La Chiesa, come san Giovanni Battista, non smette di chiamare i peccatori a conversione. Il distacco dai beni materiali non è fine a se stesso, ma è in vista del Regno di Dio.
di Michele Brambilla
«Il Vangelo di questa domenica (Mc 1,1-8)», afferma Papa Francesco introducendo l’Angelus del 6 dicembre, «presenta la figura e l’opera di Giovanni il Battista». «Egli», riprende il Pontefice, «indicò ai suoi contemporanei un itinerario di fede simile a quello che l’Avvento propone a noi, che ci prepariamo a ricevere il Signore nel Natale. Questo itinerario di fede è un itinerario di conversione», dal latino cum-vertere, “cambiare direzione”, «e questo è quello che insegnava il Battista, che nel deserto della Giudea “proclamava un battesimo di conversione per il perdono dei peccati” (Mc 1,4).
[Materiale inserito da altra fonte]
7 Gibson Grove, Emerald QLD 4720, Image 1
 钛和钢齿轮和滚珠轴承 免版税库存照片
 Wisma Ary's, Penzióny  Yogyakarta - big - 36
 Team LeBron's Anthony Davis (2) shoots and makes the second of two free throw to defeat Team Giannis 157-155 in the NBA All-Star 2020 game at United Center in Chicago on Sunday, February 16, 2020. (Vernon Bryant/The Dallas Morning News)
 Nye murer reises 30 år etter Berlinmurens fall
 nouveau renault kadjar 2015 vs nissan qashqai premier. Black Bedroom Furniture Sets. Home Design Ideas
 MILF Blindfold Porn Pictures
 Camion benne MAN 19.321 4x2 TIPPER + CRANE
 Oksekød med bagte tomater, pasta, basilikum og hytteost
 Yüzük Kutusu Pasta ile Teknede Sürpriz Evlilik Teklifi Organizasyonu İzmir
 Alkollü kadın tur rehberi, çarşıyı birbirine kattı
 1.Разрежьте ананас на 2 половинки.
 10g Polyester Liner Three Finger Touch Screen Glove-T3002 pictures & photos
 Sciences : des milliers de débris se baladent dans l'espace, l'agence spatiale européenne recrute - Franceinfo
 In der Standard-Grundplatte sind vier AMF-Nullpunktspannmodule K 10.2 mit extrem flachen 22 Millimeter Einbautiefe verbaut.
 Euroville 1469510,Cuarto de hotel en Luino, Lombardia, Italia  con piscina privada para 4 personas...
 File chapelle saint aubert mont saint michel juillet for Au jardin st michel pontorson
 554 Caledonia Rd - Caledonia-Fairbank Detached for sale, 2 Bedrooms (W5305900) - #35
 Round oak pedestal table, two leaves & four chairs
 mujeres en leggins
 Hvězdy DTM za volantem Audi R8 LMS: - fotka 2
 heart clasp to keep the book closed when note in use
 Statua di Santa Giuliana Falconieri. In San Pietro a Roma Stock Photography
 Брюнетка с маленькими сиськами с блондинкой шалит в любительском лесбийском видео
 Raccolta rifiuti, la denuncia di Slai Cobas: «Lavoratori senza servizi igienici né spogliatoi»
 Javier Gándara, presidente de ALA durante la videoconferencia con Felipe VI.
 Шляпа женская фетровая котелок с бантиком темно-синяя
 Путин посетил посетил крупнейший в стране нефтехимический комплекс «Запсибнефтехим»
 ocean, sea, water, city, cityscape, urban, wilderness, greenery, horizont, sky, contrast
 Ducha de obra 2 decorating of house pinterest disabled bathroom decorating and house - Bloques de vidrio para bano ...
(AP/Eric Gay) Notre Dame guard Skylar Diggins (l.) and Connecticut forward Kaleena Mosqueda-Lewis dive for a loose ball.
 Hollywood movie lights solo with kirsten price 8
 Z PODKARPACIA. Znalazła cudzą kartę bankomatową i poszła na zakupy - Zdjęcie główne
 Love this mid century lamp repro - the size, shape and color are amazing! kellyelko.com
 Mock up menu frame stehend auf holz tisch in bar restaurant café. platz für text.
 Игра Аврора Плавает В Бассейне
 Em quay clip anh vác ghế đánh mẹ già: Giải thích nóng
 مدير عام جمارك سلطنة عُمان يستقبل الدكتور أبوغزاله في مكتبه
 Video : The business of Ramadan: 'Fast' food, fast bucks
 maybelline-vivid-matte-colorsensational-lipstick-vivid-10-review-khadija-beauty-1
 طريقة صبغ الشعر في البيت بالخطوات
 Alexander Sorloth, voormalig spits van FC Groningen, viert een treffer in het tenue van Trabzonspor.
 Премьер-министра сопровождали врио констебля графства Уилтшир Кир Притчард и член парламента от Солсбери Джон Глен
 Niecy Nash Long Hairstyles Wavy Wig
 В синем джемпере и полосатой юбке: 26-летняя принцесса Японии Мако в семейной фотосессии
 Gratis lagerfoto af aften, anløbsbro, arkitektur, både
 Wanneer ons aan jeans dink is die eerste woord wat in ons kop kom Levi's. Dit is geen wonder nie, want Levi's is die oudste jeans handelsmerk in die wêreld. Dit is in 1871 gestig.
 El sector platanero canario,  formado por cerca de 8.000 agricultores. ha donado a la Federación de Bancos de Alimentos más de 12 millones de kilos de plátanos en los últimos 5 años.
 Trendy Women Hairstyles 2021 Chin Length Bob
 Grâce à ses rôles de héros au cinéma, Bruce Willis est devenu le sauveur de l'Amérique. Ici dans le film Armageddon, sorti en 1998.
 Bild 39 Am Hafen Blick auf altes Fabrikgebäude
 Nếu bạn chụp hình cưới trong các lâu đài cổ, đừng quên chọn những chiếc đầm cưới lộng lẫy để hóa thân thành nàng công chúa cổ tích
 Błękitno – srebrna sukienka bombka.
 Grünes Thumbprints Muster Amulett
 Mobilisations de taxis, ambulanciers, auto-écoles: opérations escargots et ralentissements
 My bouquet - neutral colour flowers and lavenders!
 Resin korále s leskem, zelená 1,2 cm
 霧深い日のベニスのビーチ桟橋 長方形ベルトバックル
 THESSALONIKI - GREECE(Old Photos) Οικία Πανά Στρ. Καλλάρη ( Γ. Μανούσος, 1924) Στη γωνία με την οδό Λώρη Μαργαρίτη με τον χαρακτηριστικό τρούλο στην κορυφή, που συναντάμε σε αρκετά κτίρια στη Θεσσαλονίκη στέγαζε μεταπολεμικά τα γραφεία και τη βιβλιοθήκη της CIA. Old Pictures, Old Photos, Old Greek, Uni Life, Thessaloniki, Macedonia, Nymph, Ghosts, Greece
Ricevere il battesimo era segno esterno e visibile della conversione di coloro che ascoltavano la sua predicazione e si decidevano a fare penitenza. Quel battesimo avveniva con l’immersione nel Giordano, nell’acqua, ma esso risultava inutile, era un segno soltanto e risultava inutile se non c’era la disponibilità a pentirsi e cambiare vita».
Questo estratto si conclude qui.